New laws in Alberta and Quebec that bar COVID-19-related protests from outside many public institutions raise concerns about curtailment of free expression, with one civil liberties lawyer describing the clamp-down as “political in nature.”
In Quebec, public security minister Geneviève Guilbault tabled Bill 105 on Sept. 23 to ban demonstrations “in connection with health measures … vaccination … or any other recommendation issued by public health authorities” within 50 metres of daycares, schools, publicly funded colleges, and all health and social service institutions, including COVID-19 screening and vaccination clinics, whether stationary or mobile.
Those who protest within those boundaries face fines of $1,000 to $6,000. Anyone who intimidates or threatens people coming to or leaving those sites or trying to access services there would face fines of $2,000 to $12,000. The bill bans organizing or inciting people to hold such protests and allows fine charges to be doubled for repeat offenders.
Bruce Pardy, professor of law at Queen’s University, told The Epoch Times that the Quebec law may have a weak spot.
“Its vulnerability is that the ban extends not just to health-care facilities but also to schools and junior colleges, which weakens the argument that the purpose of the ban is to ensure safety and/or access to health care, but instead suggests that its real purpose is stifle expression of challenges to the government’s COVID narrative,” he said.
Public health orders that banned protests in British Columbia were struck down in March following a constitutional challenge by the Justice Centre for Constitutional Freedoms. However, Pardy says that’s no guarantee the Quebec law would fall.
“The B.C. ban on outdoor protests that was struck down in March was broader in scope,” he said.
“Although the Quebec ban clearly restricts freedom of expression, it may not be found to be unconstitutional. Similar bans on the right to protest within a certain distance of abortion clinics have been upheld on the grounds that, although they violate freedom of expression under Section 2(b) of the charter, they are saved by the ‘reasonable limits’ exception in Section 1.”

Stored dataset items
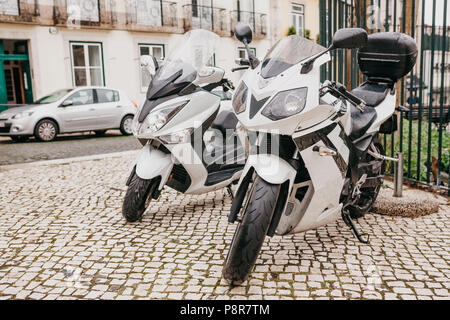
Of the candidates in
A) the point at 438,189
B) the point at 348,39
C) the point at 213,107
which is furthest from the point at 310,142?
the point at 438,189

Required action
In the article on the protest bans, copy the passage starting with "Bruce Pardy, professor" and going on through "law would fall.", substituting "Quebec ban" for "Quebec law".

Output for this task
Bruce Pardy, professor of law at Queen’s University, told The Epoch Times that the Quebec ban may have a weak spot.
“Its vulnerability is that the ban extends not just to health-care facilities but also to schools and junior colleges, which weakens the argument that the purpose of the ban is to ensure safety and/or access to health care, but instead suggests that its real purpose is stifle expression of challenges to the government’s COVID narrative,” he said.
Public health orders that banned protests in British Columbia were struck down in March following a constitutional challenge by the Justice Centre for Constitutional Freedoms. However, Pardy says that’s no guarantee the Quebec ban would fall.